### PROVIDED DATA ###

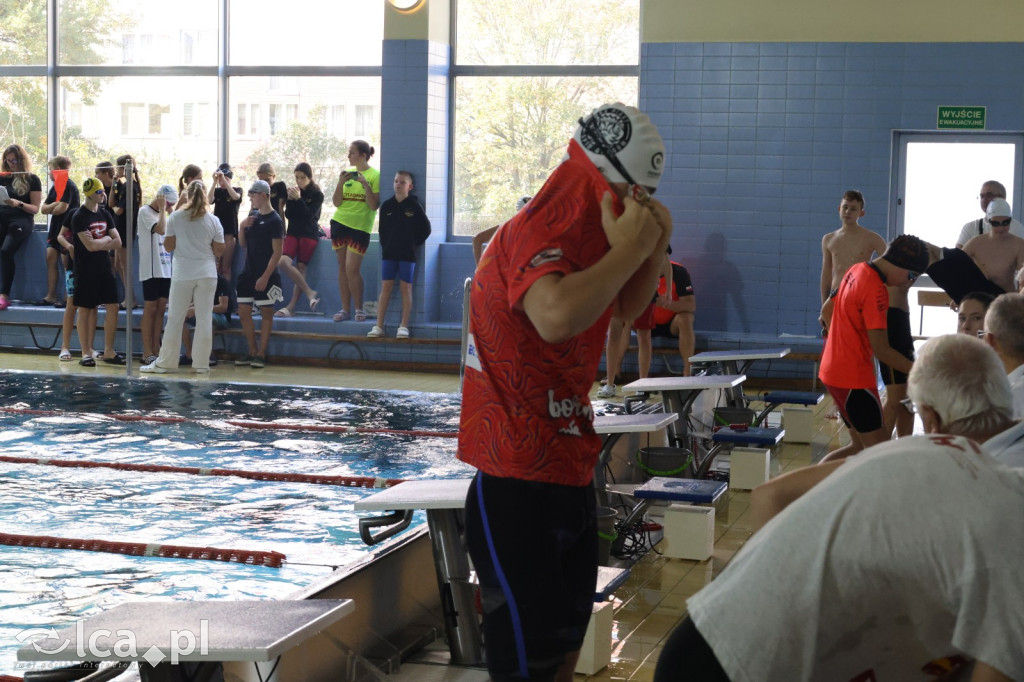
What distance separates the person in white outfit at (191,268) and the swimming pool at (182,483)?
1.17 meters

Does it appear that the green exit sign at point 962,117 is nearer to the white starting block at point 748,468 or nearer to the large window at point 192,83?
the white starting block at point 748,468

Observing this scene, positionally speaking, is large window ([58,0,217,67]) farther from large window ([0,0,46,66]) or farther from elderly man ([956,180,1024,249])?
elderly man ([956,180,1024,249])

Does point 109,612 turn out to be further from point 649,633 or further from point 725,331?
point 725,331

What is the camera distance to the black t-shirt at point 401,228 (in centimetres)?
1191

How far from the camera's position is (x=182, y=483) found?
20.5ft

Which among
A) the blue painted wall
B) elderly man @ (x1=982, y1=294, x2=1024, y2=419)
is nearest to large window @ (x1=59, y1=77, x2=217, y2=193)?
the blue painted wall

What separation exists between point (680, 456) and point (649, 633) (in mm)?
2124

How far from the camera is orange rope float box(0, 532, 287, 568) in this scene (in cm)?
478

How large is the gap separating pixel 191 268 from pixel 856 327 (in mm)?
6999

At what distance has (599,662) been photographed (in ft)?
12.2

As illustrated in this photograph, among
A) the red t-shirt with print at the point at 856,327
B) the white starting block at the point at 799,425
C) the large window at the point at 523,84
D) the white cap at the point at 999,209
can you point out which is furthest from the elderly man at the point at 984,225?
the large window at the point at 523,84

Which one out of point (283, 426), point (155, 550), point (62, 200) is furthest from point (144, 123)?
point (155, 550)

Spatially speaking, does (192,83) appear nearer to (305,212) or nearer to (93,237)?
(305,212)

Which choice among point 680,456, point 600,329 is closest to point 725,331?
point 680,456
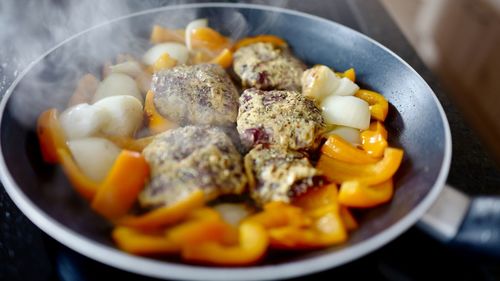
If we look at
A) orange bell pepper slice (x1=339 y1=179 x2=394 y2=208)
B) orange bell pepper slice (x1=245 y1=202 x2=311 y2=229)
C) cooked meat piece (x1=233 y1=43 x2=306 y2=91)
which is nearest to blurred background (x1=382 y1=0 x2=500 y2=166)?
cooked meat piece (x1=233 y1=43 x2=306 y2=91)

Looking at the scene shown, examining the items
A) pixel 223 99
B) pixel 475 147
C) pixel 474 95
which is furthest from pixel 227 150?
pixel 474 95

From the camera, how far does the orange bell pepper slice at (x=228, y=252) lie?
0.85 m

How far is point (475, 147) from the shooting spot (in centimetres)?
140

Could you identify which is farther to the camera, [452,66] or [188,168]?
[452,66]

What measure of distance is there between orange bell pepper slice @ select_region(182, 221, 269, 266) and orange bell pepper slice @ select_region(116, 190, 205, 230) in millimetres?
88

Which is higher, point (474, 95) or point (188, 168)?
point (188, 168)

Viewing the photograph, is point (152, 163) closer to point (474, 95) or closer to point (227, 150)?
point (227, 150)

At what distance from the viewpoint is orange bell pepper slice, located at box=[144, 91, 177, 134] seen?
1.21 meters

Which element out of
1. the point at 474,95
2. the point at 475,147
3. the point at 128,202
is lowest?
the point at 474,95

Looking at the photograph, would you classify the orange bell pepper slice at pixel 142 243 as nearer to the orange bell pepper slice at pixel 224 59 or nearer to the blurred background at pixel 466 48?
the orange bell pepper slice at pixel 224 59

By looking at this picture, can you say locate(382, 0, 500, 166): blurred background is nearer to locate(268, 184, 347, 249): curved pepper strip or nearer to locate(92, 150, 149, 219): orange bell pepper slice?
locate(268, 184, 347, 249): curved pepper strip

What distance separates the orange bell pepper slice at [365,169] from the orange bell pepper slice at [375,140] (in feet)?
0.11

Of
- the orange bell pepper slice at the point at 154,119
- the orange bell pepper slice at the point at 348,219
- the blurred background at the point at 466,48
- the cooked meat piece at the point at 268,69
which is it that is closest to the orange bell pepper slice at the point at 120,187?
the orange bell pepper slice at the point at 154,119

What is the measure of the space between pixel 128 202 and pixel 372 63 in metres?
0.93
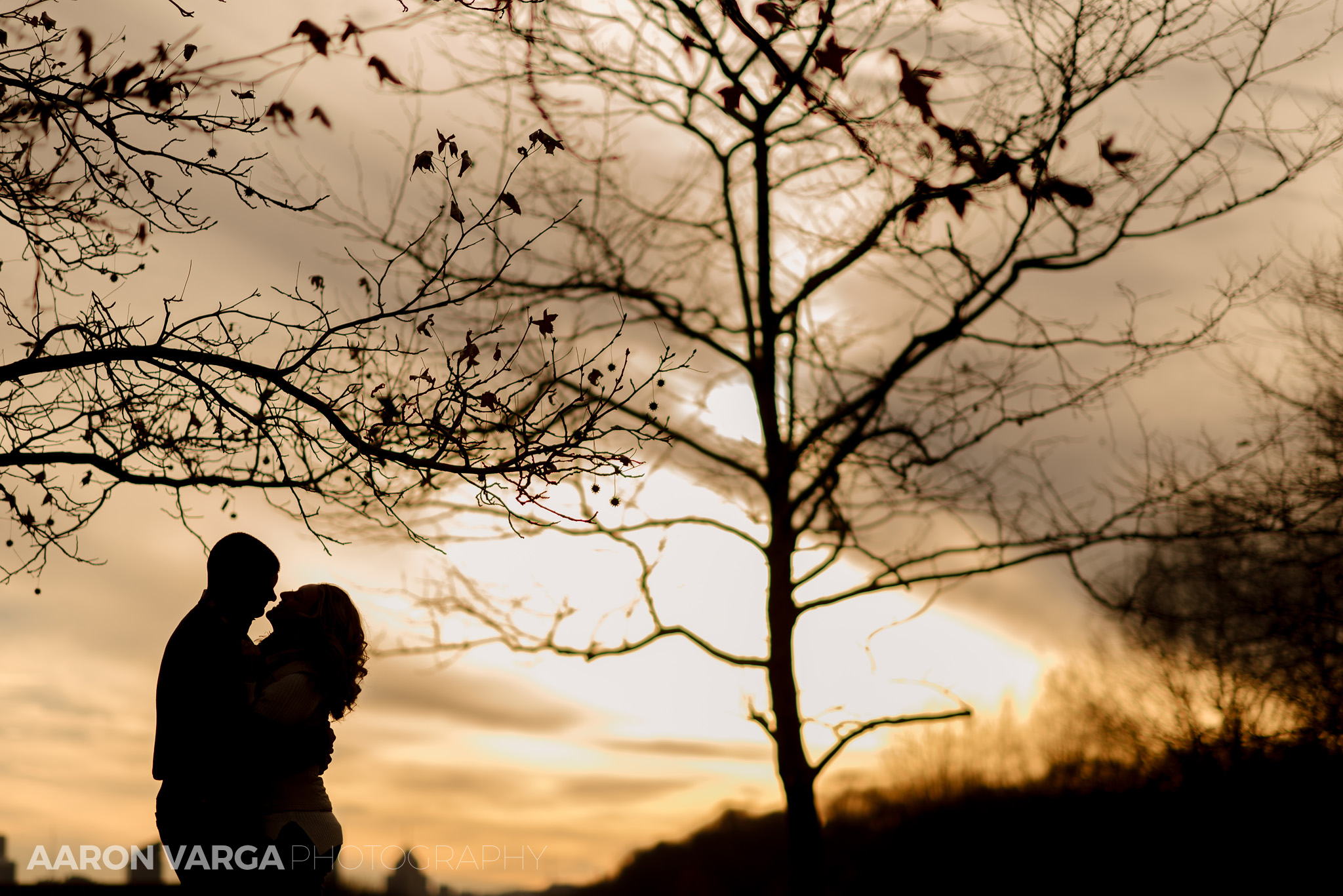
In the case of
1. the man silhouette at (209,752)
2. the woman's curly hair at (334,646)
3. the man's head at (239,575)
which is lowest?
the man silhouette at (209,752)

###

▶ [SHORT TASK] Give again, unchanged, only the lines from the line containing "What distance separates the orange" to the last line of the records above. Pictures do not belong in the copy.

▶ [FINAL RESULT]
What distance separates the orange bell pepper slice at [365,169] from the orange bell pepper slice at [375,140] (in feet)?
0.11

Of
- the orange bell pepper slice at the point at 154,119
- the orange bell pepper slice at the point at 348,219
- the blurred background at the point at 466,48
- the cooked meat piece at the point at 268,69
which is it that is closest to the orange bell pepper slice at the point at 120,187?
the orange bell pepper slice at the point at 154,119

What is the measure of the space between pixel 128 202 and pixel 372 63 in metres?
0.93
In the case of
1. the man silhouette at (209,752)
2. the woman's curly hair at (334,646)
3. the man's head at (239,575)
which is lowest?
the man silhouette at (209,752)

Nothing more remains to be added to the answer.